The committee behind the Trinidad & Tobago Film Festival encourages Caribbean Filmmakers to submit their work for free via their website http://ttfilmfestival.com/ where more information regarding the festivals history as well as submission regulations can also be found.

 

2) Calabash International Literary Festival

One of the longest running Art Festivals in the Caribbean, the Calabash International Literary Festival was founded in the year 2000. Held in Treasure Beach, Jamaica the event is hosted on a benial basis, on even years.
This event attracts book lovers, authors and anyone willing to bask in a downpour of reggae, relaxation and literary prowess, in a quaint South coastal Jamaican village. The Calabash International Literary Festival Trust which operates the event also provides publishing seminars and writing workshops throughout the duration of the festival.

For more information visit: http://www.calabashfestival.org/.

 

3) Carifesta – The Caribbean Festival of the Arts

‘Carifesta xiii’ is slated to be held in Barbados with the theme “Asserting Our Culture, Celebrating Ourselves” from August 17th to August 27th of this year.
With a name most Caribbean nationals are already familiar with, this event stages a number of creative Caribbean “music, dance, drama, painting, sculpture, folk art, photography and literature” talents.
The festival which comes around every few years, aims to highlight the kaleidoscopic vibrancy and diversity of Caribbean and South American cultures and artistry.

For more information visit www.carifesta.net.

 

4) GIMISTORY; The Cayman Islands International Storytelling Festival

Storytelling is rooted in tradition and is one of the world’s oldest art-forms.
From November 25th to December 3rd story tellers from all over the world travel to each district of the Cayman Islands as well Cayman Brac and Little Cayman, to perform stories some of which meant to reveal details of ancient “myths and legends”, as well as to evoke “laughter, drama and wonderment”.

The event, which began in 1997 and is held annually, serves as a canvas for the imaginations of audience dwellers. With its storytellers as the brushes, each word strokes the assorted colours and layers of the world’s heritages.
Through an application process the festival’s founders and operators welcome anyone to its stages.

For more information visit http://www.artscayman.org/gimistory.

5) Caribbean Youth Film Festival

A fairly new festival aimed at creating opportunity and a platform for precisely younger filmmakers, The Caribbean Youth Film Festival is a four day event held in Saint Lucia. This year the festival, which is held annually, will run from August 7th to August 17th making it five years now since its inception.

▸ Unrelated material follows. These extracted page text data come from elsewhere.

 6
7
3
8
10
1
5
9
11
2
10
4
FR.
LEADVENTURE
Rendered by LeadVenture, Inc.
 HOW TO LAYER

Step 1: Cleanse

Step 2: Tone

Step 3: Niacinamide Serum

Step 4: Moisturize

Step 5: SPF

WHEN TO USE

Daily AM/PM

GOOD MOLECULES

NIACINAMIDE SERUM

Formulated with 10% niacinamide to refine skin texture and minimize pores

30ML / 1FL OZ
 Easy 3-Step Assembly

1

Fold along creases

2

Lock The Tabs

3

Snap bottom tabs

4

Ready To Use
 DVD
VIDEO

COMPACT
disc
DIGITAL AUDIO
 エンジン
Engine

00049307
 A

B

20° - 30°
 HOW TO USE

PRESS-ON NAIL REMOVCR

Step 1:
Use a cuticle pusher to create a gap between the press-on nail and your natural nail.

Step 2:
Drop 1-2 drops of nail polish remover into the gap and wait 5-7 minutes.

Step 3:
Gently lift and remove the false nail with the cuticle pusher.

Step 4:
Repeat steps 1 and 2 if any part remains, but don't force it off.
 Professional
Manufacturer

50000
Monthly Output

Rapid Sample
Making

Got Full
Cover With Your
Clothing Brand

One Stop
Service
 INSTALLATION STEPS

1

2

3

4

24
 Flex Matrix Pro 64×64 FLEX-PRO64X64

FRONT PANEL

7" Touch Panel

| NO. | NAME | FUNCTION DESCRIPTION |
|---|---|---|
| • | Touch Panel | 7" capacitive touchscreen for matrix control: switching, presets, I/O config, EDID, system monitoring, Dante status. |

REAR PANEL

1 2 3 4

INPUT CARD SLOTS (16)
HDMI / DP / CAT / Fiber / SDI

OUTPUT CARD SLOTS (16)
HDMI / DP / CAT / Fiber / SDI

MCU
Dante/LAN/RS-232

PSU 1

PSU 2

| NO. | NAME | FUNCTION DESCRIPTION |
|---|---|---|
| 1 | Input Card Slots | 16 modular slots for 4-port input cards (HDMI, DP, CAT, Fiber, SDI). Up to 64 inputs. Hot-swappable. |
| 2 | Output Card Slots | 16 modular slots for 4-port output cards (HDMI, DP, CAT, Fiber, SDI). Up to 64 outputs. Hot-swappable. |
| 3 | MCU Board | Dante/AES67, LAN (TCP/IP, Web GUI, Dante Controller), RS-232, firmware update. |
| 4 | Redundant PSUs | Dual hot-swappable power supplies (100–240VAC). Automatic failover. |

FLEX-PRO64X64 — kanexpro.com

The Caribbean Youth Film Festival committee invites anyone ’35 and under’ to submit his/ her work (short films only) which will be screened to local and international audience members.
In the spirit of cultivating the Caribbean’s film landscape, the committee adds to its roster workshops and seminars held around the time of the festival as well as throughout the year, for persons of all ages and backgrounds, whether new to the art of filmmaking or seasoned.

For more information visit facebook.com/CYFFestival.

Some say, ultimately, it really depends on a person’s will and dedication to his/her craft to determine whether they can build themselves up and together as an Artist. Knowing that there is an audience ready and willing to bare witness to ones work however, can serve as motivation, especially in a culture where emerging Artists may feel invisible.